Borrowed books helped him learn

Growing up in Bangalore, Gomes' main access to information was the two books a month he and his mother, a schoolteacher, could each borrow from the British Consul library.

He was the first in his family to attend college. When Gomes talks about his passion for working on products that can open the world's store of knowledge, even to poor boys and girls in India, it's easy to hear the echo of a kid growing up in a poor nation, trying to teach himself computer programming without a manual -- or a Google -- to explain it.

Because of Google's tremendous growth since 2002, the title "search czar" is no longer relevant to how the company manages search. What Gomes does now is oversee what computer scientists call "UI," or user interface. In refining snippets and tracking user habits, Gomes and the teams of search engineers oversee what could be the world's largest psychology experiment.

For a large share of its traffic, Google is constantly experimenting with small parts of how it displays search results to see whether those tweaks improve people's experience. To speed users to their results a few milliseconds faster, for example, Google does lab studies to track how users' eyes travel on a page, so it can place information in the best spot on the page.

"That part of it, how the brain works, and how the conscious and subconscious part fit together, and help us build a better product, I find really fascinating," said Gomes, whose doctoral thesis was on modeling computers to mimic human thought.

Separate trails to U.S.

Bharat and Gomes found their way from Bangalore to Silicon Valley separately. After earning his doctorate at University of California, Berkeley, Gomes was working at Sun Microsystems in 1999, trying to make its Java software run faster. Bharat tracked down his boyhood friend and told him about a startup he'd joined in Mountain View that Bharat believed would become the world's top search engine.

Gomes, who lives in nearby Palo Alto, hasn't completely embraced the California outdoor lifestyle of running and rock climbing. "I don't like sweating," he said.
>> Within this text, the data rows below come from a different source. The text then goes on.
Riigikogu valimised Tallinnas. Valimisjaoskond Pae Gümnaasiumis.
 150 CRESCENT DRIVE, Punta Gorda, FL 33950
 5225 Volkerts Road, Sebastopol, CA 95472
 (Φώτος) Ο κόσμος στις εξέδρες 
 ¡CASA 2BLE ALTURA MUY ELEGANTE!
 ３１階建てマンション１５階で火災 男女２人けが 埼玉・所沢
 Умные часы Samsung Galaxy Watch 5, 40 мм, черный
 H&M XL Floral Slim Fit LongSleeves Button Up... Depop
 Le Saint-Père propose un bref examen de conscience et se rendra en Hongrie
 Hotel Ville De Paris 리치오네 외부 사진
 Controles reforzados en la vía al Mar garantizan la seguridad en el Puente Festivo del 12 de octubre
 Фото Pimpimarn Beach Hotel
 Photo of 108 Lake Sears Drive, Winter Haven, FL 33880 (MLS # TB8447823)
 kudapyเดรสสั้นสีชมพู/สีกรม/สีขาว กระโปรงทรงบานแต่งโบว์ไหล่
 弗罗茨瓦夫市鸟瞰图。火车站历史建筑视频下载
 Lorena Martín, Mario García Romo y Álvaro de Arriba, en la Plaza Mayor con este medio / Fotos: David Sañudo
Instead, he's a lover of reading, cinema and debating politics, and he believes that writing computer code is not that different from creating art.

"You see something coming alive in front of you, and it really is alive -- it does things," Gomes said of programming. "People working on computers often are characterized in a certain way, and I don't think that captures that joy of creation."

This past Christmas, Gomes' girlfriend surprised him with a gift she'd found on eBay -- a ZX Spectrum.

"It was," he said, "the most awesome present."